Des chercheurs d’or creusent un trou et risquent de tomber dans leur propre piège. Vous amusez-vous avec la dimension burlesque de cette mission ?
Pour moi tout ce jardin ressemble à un trou dans l’histoire. Dans des longs plans, je donne le sentiment qu’ils sont perdus, leurs trajets sont labyrinthiques.
On n’arrive jamais vraiment à les situer. Ils tournent autour de l’arbre foudroyé, coupé en deux par la lumière en quelque sorte. Trois personnages qui cherchent quelque chose dans la terre : c’est désespéré et comique à fois. L’« expert » en détection de métaux est dépassé par la technique, l’attente est si longue et la tension entre les trois hommes monte…
Vous placez au coeur du film la recherche du trésor et vous jouez sur l’étirement du temps et les aspects tragi-comiques. Comment avez-vous pensé le rythme de ce film, composé en tableaux ?

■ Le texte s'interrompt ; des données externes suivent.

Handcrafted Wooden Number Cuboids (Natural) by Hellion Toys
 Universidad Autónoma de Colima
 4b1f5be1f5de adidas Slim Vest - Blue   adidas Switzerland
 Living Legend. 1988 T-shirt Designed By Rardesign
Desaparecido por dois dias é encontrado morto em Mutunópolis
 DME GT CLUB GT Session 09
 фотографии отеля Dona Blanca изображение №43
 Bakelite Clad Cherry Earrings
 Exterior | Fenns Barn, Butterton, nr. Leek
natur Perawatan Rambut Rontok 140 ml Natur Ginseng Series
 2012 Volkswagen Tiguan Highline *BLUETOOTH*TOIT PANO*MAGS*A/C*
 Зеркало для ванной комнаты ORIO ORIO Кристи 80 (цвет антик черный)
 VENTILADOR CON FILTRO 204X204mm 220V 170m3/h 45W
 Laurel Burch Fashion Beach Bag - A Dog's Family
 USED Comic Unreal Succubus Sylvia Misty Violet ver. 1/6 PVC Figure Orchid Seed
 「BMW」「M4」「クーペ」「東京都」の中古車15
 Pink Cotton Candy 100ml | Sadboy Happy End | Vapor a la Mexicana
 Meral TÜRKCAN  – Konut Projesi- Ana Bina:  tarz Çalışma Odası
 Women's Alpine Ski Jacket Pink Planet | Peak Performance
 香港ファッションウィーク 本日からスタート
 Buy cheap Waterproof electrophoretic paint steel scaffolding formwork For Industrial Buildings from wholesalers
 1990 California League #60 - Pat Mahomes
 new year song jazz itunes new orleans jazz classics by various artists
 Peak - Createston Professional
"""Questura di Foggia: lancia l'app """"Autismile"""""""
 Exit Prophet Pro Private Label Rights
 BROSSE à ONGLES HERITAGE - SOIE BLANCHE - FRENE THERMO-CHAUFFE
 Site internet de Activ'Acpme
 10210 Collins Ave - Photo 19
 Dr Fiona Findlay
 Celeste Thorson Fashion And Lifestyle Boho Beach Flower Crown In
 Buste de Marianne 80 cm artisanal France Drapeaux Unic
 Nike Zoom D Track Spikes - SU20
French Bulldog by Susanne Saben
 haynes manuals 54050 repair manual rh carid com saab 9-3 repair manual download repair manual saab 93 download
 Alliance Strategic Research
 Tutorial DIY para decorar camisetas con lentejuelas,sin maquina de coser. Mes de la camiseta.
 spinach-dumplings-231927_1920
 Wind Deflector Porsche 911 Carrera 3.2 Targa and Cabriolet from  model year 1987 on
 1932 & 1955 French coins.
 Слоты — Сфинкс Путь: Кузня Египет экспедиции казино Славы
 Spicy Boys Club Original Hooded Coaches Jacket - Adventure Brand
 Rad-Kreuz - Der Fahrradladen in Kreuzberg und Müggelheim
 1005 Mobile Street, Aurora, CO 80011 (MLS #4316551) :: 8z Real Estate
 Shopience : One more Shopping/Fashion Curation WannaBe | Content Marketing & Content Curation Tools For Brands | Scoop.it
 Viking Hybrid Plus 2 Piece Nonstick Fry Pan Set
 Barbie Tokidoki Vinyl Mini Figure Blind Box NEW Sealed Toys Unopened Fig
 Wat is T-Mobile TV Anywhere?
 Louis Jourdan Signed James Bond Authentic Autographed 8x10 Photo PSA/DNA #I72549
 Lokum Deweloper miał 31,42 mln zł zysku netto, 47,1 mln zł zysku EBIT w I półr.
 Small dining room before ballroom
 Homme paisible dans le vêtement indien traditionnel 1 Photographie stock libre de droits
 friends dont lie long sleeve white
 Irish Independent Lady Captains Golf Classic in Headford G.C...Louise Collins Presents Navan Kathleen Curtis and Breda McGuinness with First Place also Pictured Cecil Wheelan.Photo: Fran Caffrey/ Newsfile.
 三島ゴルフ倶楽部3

Dans la première partie du film, en ville, j’ai cadré serré avec des champs / contrechamps pour montrer l’échange entre les personnages et leurs limites : dans la deuxième partie, la recherche du trésor, je voulais me concentrer sur le point de vue de Costi. Le spectateur entre dans le jardin avec lui et le suit tout au long de ses pérégrinations. Je voulais donner l’impression que Costi est perdu dans un jardin infini et entraîne avec lui, je l’espère, le spectateur.
Pourquoi l’enfant joue-t-il un rôle si central dans ce film, ce qui peut lui donner la dimension d’un conte?
La relation entre Costi et son fils de 6 ans, et l’histoire de Robin des Bois qu’il lui lit le soir, nous permet de mieux comprendre la tension qui l’habite, et son rapport au monde. La présence de l’enfant aide à faire avancer le récit par chapitres, tout en menant à la révélation finale. En Roumanie, les enfants occupent une place très spéciale dans la société car les gens projettent trop sur eux, espérant qu’ils feront bien mieux que leurs parents et que la prochaine génération aura la belle vie.
C’est pourquoi chaque génération se considère comme celle du compromis et du sacrifice. Mes grands – parents ont fait la guerre, mes parents ont vécu sous le communisme et ma génération doit trouver sa place dans une société après la Révolution…
Avez-vous voulu jouer avec les éléments d’un western pour mieux déployer d’autres pistes narratives ?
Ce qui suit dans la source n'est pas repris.